The army of creative minds that converged to create “Wave Jacked” is a product of the Tufts community; the show is emblematic of what is possible when student organizations and even administrative services collaborate. “We have a lot of really amazing equipment at Tufts that is totally available to students if you know where to look,” Economos said. “The equipment we have is quite nice for the level of stuff that goes on here. A lot of it is available at TUTV and the ExCollege.”

As for TUTV, work has already begun on its next project, “High Spirits,” which will be released in fall of the coming school year. The plan going forward, according to Rosini, is for TUTV to have at least two shows per academic year, with a shorter series debuting in the fall and a flagship show premiering in the spring.
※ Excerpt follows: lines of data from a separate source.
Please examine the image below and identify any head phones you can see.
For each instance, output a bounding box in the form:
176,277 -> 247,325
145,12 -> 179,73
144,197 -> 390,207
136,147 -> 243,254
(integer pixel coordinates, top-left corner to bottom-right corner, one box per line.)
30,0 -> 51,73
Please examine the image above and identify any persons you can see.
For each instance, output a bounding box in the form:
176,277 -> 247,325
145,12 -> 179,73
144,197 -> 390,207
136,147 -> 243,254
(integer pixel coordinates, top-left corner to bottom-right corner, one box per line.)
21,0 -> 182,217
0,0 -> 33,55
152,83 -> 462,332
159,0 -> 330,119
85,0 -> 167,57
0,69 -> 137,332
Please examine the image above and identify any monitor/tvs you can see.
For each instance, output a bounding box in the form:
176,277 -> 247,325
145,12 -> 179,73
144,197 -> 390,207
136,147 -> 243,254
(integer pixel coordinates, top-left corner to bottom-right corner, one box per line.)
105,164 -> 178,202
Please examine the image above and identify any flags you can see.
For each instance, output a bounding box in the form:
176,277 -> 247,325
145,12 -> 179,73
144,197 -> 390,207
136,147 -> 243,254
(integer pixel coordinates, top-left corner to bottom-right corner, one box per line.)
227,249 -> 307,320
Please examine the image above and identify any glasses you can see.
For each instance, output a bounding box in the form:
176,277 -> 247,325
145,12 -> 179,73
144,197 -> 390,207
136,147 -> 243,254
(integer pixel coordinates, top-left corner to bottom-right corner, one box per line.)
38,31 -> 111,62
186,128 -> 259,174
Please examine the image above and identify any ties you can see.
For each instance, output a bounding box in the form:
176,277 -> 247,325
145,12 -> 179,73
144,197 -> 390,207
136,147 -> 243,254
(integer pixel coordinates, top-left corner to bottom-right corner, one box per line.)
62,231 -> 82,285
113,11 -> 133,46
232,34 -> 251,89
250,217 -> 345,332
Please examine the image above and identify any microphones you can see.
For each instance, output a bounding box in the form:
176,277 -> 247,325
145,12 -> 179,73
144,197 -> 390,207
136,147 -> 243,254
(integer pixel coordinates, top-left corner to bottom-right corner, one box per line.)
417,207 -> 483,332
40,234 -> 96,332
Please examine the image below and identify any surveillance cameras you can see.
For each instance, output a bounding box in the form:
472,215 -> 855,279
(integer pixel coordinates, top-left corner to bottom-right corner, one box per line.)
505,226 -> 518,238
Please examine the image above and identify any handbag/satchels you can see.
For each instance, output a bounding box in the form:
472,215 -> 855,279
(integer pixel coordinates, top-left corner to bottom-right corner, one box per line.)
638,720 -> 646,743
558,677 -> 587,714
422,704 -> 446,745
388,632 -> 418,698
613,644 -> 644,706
Episodes of this season’s premiere, “Wave Jacked,” are billed to span 10 minutes apiece, with a new episode arriving on YouTube twice weekly, part one on Mondays and part two on Wednesdays, eschewing Netflix’s strategy of uploading the entire season of a show at once. TUTV's viewership has spanned beyond the Tufts campus for some of TUTV’s past productions, with over 14,000 views alone for the first episode of “Jules and Monty.” The trailer for “Wave Jacked” has already garnered close to 2,000 views with a publicity campaign that is almost entirely within Tufts social media circles. That said, “Wave Jacked” is written for a broad audience -- although, according to Rosini, those within the Tufts community will enjoy a few Easter eggs.

The college cycle makes it challenging to produce shows across academic years, as senior students graduate and new students arrive, so “Wave Jacked” will be a single season affair. “I think it ends at a perfect spot, and people will be both satisfied and questioning, and I think that’s exactly where you want to leave it,” says Patterson.  The changeover from year to year means that there is a constant need for new material -- and, Rosini says, “Imogen Browder and I are already thinking of something else."

“Wave Jacked” will premiere on March 23, the first day after spring break.